Miles Adjetey, Respondent,
v
New York City Health and Hospitals Corporation et al., Appellants.

—[*1] Michael A. Cardozo, Corporation Counsel, New York, N.Y. (Pamela Seider Dolgow and Elizabeth S. Natrella of counsel), for appellants.

Kramer & Pollack, Mineola, N.Y. (Larry J. Kramer of counsel), for respondent.

In an action, inter alia, to recover damages for medical malpractice, the defendants appeal from an order of the Supreme Court, Kings County (Levine, J.), dated January 25, 2008, which denied their motion for summary judgment dismissing the complaint.

Ordered that the order is affirmed, with costs.

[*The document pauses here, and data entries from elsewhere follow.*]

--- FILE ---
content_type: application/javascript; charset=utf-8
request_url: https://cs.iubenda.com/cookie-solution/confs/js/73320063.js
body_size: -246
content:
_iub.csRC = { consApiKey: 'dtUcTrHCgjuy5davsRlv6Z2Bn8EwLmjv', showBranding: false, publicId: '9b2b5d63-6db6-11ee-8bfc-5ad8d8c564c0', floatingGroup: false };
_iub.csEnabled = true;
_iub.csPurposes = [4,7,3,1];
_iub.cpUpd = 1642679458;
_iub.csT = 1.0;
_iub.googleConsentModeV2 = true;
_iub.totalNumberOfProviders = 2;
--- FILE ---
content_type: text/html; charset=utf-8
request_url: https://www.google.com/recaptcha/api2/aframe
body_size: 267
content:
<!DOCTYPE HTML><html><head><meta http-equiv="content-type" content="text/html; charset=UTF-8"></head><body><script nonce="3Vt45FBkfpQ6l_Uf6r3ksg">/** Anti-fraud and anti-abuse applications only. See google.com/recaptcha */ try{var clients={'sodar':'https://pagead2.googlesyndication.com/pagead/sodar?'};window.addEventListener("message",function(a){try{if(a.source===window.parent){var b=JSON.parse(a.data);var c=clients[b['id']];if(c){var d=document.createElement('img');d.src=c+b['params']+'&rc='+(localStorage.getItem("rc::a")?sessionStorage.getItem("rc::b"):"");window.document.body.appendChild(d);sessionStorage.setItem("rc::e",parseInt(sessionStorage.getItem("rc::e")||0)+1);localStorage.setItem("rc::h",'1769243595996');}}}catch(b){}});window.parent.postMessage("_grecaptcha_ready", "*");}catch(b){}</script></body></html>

The defendants established their prima facie entitlement to judgment as a matter of law by submitting expert affidavits which demonstrated that they did not depart from good and accepted medical practice in their treatment of the plaintiff, and that, in any event, their treatment was not a proximate cause of the plaintiff's injuries (see Alvarez v Prospect Hosp., 68 NY2d 320, 324 [1986]). In opposition, however, the plaintiff submitted affirmations of two experts which were sufficient to raise triable issues of fact as to whether the defendants departed from good and accepted medical practice and whether such departures were a proximate cause of the plaintiff's injuries (see Boutin v Bay Shore Family Health Ctr., 59 AD3d 368 [2009]; Roca v Perel, 51 AD3d 757, 759 [2008]). Summary judgment may not be awarded in a medical malpractice action where the parties adduce conflicting opinions of medical experts (see Shields v Baktidy, 11 AD3d 671, 672 [2004]; Barbuto v Winthrop Univ. Hosp., 305 AD2d 623, 624 [2003]). Accordingly, the defendants' motion for summary judgment dismissing the complaint was properly denied. Fisher, J.P., Dickerson, Eng and Hall, JJ., concur.